_Document extract:_
--- START ---

He wasn’t just this famous cop who was battling for his life. He was my family. And to his SICU nurses, he was a father, a husband, a son, a brother, a nephew, an uncle, a cousin, and a friend. They saw the person he was beyond what the news had said about him because they listened to the stories we told about him. They held our hands while we cried. They hugged us when we arrived and left. They had therapy sessions with us when we were running out of hope. They became our family, too.

Though I hadn’t mentioned it right away, it was early after the accident that I had figured out what I wanted to do with my life. I want to take care of two kinds of people: those who are sick and injured, as well as their families – not because Danny survived, but because so many people don’t.

I used to live my life by the saying, “everything happens for a reason.” I still try to. Some days are harder than others. It’s hard to believe there’s a purpose when bad things happen to good people and the worst people in the world often float through unscathed.

It bothers me. It hurts my heart and soul in a way I didn’t know was possible. But I found the way to get through it.

I want to help save those that I can, and do everything possible to try and save those who cannot. I want to give hugs to grieving and mourning families. I want to tell them jokes to help them through the day. I want to hold patients’ hands as they go through the worst times of their lives.

And that’s why this entire experience has led me to devote my life to care for others as a nurse.

--- END ---

_Record excerpts:_
--- START ---

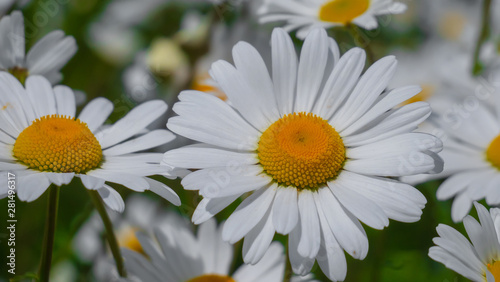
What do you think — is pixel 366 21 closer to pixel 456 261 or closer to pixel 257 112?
pixel 257 112

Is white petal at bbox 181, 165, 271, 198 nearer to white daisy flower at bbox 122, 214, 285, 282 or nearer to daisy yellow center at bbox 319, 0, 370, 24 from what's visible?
white daisy flower at bbox 122, 214, 285, 282

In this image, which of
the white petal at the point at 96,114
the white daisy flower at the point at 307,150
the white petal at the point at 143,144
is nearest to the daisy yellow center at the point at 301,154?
the white daisy flower at the point at 307,150

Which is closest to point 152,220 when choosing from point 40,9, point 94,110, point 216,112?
point 94,110

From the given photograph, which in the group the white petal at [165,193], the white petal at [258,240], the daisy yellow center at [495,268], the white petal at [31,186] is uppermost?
the white petal at [31,186]

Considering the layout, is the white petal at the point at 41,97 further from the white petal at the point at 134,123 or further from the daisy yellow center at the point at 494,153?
the daisy yellow center at the point at 494,153

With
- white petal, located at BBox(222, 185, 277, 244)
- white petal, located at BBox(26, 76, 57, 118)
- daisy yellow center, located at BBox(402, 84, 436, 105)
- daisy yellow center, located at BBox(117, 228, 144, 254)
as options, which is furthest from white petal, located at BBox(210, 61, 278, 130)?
daisy yellow center, located at BBox(402, 84, 436, 105)

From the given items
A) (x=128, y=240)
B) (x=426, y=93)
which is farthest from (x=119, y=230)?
(x=426, y=93)
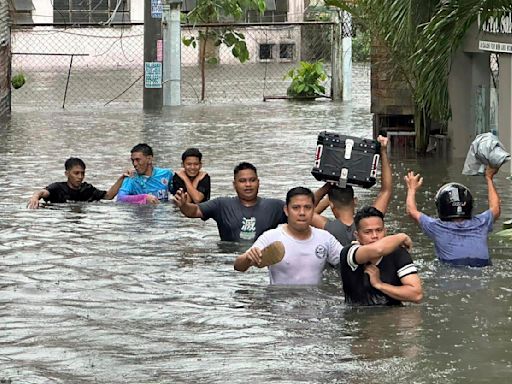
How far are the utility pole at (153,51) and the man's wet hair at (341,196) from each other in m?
21.8

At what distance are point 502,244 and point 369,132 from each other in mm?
12693

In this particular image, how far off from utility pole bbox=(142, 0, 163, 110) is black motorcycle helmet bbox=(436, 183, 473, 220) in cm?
2201

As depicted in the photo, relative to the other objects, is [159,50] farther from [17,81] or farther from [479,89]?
[479,89]

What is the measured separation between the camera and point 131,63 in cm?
4850

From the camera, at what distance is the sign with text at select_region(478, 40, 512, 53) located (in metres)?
19.6

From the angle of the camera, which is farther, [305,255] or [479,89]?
[479,89]

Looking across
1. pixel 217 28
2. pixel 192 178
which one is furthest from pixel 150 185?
pixel 217 28

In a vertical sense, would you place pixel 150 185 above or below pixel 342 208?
below

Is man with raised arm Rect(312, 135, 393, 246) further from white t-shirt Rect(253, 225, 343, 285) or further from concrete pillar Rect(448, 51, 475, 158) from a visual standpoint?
concrete pillar Rect(448, 51, 475, 158)

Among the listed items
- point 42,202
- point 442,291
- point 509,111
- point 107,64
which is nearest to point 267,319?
point 442,291

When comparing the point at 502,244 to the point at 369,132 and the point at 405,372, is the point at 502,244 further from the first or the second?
the point at 369,132

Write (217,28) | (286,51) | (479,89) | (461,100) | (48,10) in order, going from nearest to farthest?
(479,89) → (461,100) → (217,28) → (286,51) → (48,10)

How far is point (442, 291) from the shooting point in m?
11.5

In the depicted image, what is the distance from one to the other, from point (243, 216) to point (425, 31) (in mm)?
5168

--- END ---

_To do:_
Copy out the full text about choosing to become a nurse again, word for word, from its first sentence to its last.

_Output for this task:_
He wasn’t just this famous cop who was battling for his life. He was my family. And to his SICU nurses, he was a father, a husband, a son, a brother, a nephew, an uncle, a cousin, and a friend. They saw the person he was beyond what the news had said about him because they listened to the stories we told about him. They held our hands while we cried. They hugged us when we arrived and left. They had therapy sessions with us when we were running out of hope. They became our family, too.

Though I hadn’t mentioned it right away, it was early after the accident that I had figured out what I wanted to do with my life. I want to take care of two kinds of people: those who are sick and injured, as well as their families – not because Danny survived, but because so many people don’t.

I used to live my life by the saying, “everything happens for a reason.” I still try to. Some days are harder than others. It’s hard to believe there’s a purpose when bad things happen to good people and the worst people in the world often float through unscathed.

It bothers me. It hurts my heart and soul in a way I didn’t know was possible. But I found the way to get through it.

I want to help save those that I can, and do everything possible to try and save those who cannot. I want to give hugs to grieving and mourning families. I want to tell them jokes to help them through the day. I want to hold patients’ hands as they go through the worst times of their lives.

And that’s why this entire experience has led me to devote my life to care for others as a nurse.